İyi haberden kötü habere
Dünya ekonomisini ve piyasaları gazeteci olarak izlemeye başlayalı 30 yıldan fazla oldu, iyi haberle kötü haberin bugünkü kadar birbirini izlediği, hatta birbirini ürettiği bir dönem hatırlamıyorum. Ne demek istediğimi güncel örneklerle açıklamaya çalışayım.
ABD’de hatta belki de dünyada en çok izlenen borsa endeksi olan Dow Jones endeksi önceki akşam yeni bir rekora ulaştı. Daha geniş tabanlı olan Standard&Poor’s 500 endeksinin da 2013’ü son 16 yılın en hızlı yükselişiyle kapatması bekleniyor. Bu endekslerin hızlı yükselişine katkıda bulunan hisselere yatırım yapmış olanlar için kuşkusuz iyi haberler bunlar.Bu haberlere bakarak ABD ekonomisinin iyi yolda olduğunu düşünmek de mümkün.

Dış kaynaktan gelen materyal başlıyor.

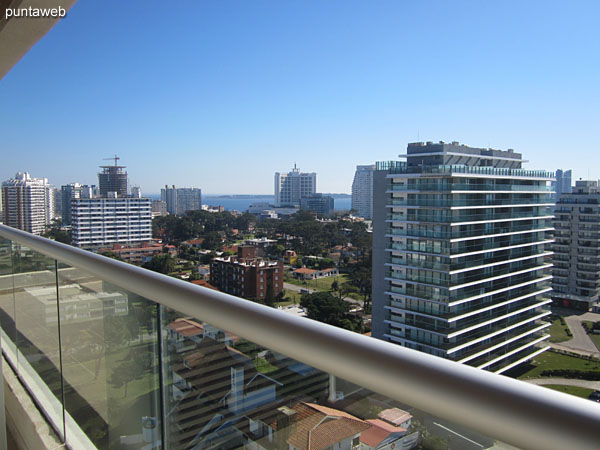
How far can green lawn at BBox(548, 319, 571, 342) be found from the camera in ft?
68.4

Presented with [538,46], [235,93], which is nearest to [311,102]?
[235,93]

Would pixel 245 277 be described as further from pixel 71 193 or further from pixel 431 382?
pixel 431 382

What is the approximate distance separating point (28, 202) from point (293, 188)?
41.4 metres

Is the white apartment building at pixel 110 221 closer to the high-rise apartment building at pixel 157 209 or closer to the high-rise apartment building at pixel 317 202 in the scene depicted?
the high-rise apartment building at pixel 157 209

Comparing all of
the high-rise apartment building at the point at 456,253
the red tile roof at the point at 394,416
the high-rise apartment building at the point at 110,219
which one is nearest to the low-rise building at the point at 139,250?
the high-rise apartment building at the point at 110,219

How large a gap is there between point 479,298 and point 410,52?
24.4 metres

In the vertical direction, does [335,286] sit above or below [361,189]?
below

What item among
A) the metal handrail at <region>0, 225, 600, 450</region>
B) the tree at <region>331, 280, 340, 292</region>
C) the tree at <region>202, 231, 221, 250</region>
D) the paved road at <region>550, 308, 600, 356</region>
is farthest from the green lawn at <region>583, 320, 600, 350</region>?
the metal handrail at <region>0, 225, 600, 450</region>

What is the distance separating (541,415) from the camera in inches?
11.9

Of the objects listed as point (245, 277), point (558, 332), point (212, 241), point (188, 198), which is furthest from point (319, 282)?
point (188, 198)

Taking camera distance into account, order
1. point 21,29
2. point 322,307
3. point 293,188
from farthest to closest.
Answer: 1. point 293,188
2. point 322,307
3. point 21,29

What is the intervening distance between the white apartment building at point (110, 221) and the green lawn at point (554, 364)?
16051 mm

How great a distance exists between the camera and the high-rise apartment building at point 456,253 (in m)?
17.9

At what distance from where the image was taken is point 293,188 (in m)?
53.7
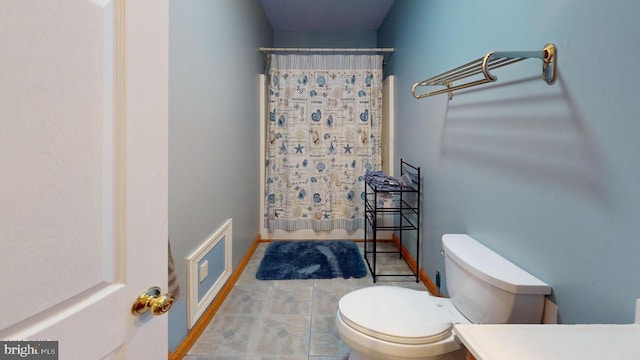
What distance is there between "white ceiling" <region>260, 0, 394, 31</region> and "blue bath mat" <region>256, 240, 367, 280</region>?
2.36 meters

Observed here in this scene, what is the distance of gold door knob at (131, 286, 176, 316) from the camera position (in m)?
0.62

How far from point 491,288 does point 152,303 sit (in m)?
1.04

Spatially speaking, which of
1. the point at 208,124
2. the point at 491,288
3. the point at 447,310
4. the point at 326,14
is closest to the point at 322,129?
the point at 326,14

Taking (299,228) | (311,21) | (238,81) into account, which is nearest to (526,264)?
(238,81)

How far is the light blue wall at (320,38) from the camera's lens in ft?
12.1

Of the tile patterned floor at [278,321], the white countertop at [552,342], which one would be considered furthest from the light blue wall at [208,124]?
the white countertop at [552,342]

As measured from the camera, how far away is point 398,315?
122 cm

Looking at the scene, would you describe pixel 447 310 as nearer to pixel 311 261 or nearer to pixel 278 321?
pixel 278 321

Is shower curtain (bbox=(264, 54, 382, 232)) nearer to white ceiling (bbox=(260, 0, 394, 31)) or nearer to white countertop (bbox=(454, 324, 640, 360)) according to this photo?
white ceiling (bbox=(260, 0, 394, 31))

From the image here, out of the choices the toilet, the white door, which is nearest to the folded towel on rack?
the toilet

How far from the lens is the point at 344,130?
314cm

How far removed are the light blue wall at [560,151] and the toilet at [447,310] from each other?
90 millimetres

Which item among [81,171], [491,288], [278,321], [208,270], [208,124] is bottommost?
[278,321]

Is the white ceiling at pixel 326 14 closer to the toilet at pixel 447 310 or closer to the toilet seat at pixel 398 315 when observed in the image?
the toilet at pixel 447 310
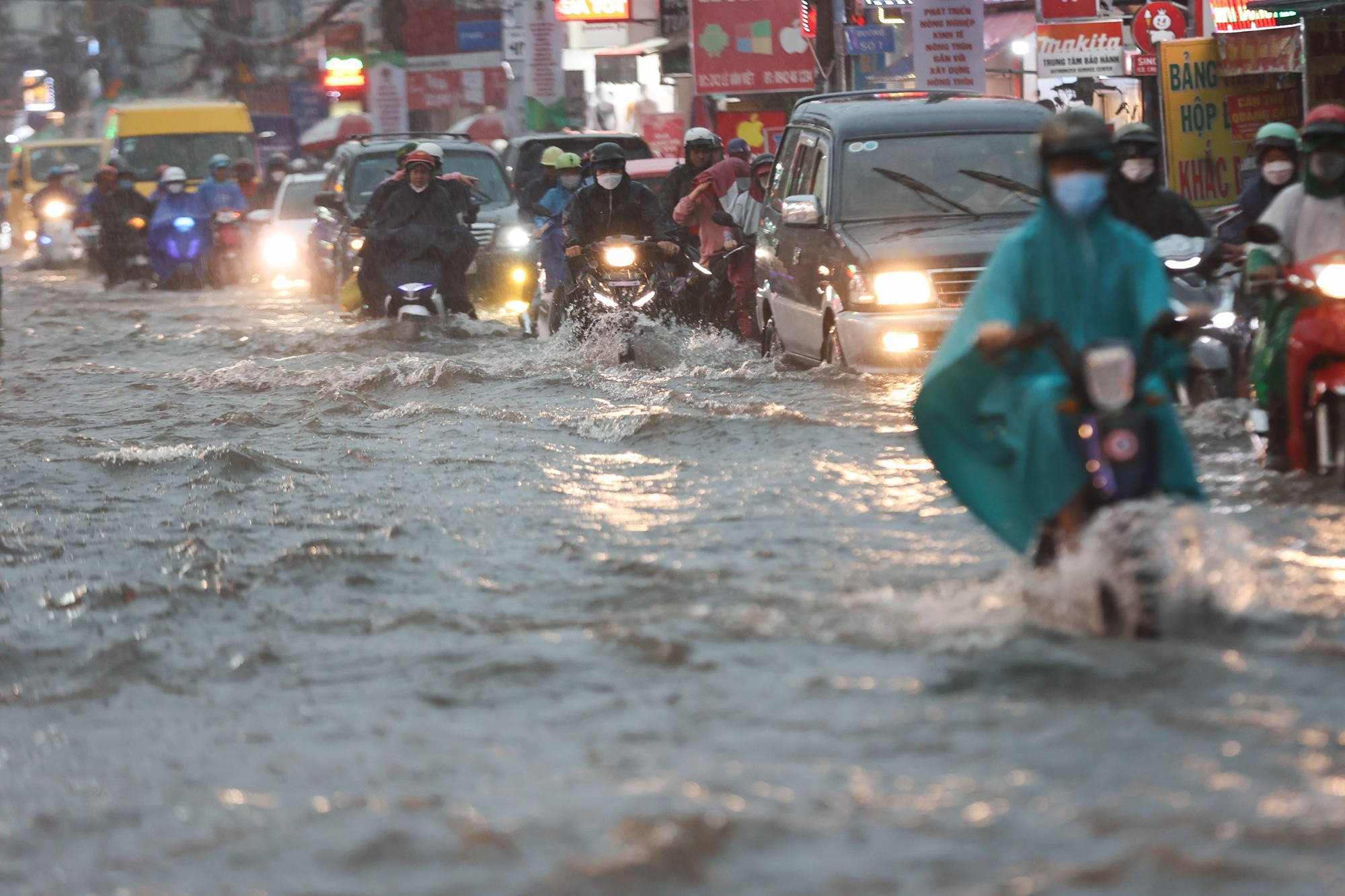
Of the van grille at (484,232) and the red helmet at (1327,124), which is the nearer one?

Ne var ki bu iyi haberlerin kötü haberlere yol açabileceğini düşünerek bu gelişmeleri kaygıyla karşılayanlar da var. Böyle düşünenler, ABD’de ekonomiyi canlandırmak için uygulanan parasal genişlemenin üretken yatırıma dönüşme oranının düşük kaldığını ve üretken yatırım yerine hisselere yönelen paranın borsadaki hızlı yükselişe katkıda bulunduğunu hatırlatarak, bu gidişatın sürdürülemez olduğunu vurguluyor ve bu hızlı yükselişi ani bir çöküşün izleyebileceğini belirtiyorlar. Ekonomideki büyümenin % 1.6’da kalmasının beklendiği bir yılda hisse fiyatlarının akıldışı tırmanışının sürmesi onlar için iyi haber değil, kötü haber.
ABD’de için iyi, YP için kötü
ABD’de istihdam verilerinin beklenenden iyi gelmesi, üçüncü çeyrekteki büyümenin tahminleri aşması ve iktidarla muhalefet arasındaki bütçe tartışmalarının uzlaşmayla sonuçlanma ihtimalinin artması, ABD ekonomisi için iyi haberler.
Bu gelişmelerin uzantısında, ABD Merkez Bankası’nın(FED) parasal genişlemeyi sağlayan tahvil alımlarını beklenenden daha önce yavaşlatmaya başlaması olasılığı gündeme geliyor. FED’in 22 Mayıs’ta bu olasılığı hatıra getiren bir açıklama yapması bile ‘Yükselen Pazar’(YP) ülkelerinden hızlı bir para çıkışına yol açmıştı, bu ülkelerin borsalarında düşüşler yaşanmış, paraları değer kaybetmişti. Daha sonra Eylül’de FED’in tahvil alımlarını yavaşlatma kararını ertelemesi YP ülkelerini geçici olarak rahatlatmıştı.
ABD’deki parasal genişleme sayesinde Yükselen Pazar ülkelerine akan ve o ülkelerin varlık fiyatlarını şişiren dış kaynağın azalmasının ya da geri çekilmesinin Yükselen Pazar ülkeleri için iyi haber olmadığı açık. FED’in tahvil alımlarını yavaşlatma kararını açıkladığı anda YP ülkelerinde yeni şokların yaşanması olası.
Avrupa’dan iyi ve kötü haberler
Gelelim dünya ekonomisinin kronik hasta adamı Avrupa’ya. Avrupa Merkez Bankası Başkanı Mario Draghi’nin faiz oranlarını beklenmedik şekilde aşağı çekmesi ve ekonomiye sağladığı sınırsız kredi desteğini 2015’e kadar sürdüreceğini açıklaması ilk aşamada iyi haber olarak algılandı, Avrupa borsalarında kısa süren yükselişler yaşandı.
Ancak, Almanya’nın açıkça seslendirilen güçlü itirazına karşın Draghi’nin neden böyle davrandığı sorgulandığında, bu kararın, gelebilecek kötü haberlere karşı bir önlem olarak alındığı anlaşıldı. Avrupa Birliği ülkeleriyle ilgili ekonomik büyüme tahminleri yarın açıklanacak. Açıklama öncesinde yapılan öngörüler, bu yılın üçüncü çeyreğinde Euro alanındaki büyümenin % 0.1’de kalacağını gösteriyor. Avrupa’nın bir deflasyon sürecine girmesi tehlikesi de var.
Günümüzde iyi habere sevinmeden ya da kötü habere üzülmeden durup düşünmek gerek galiba.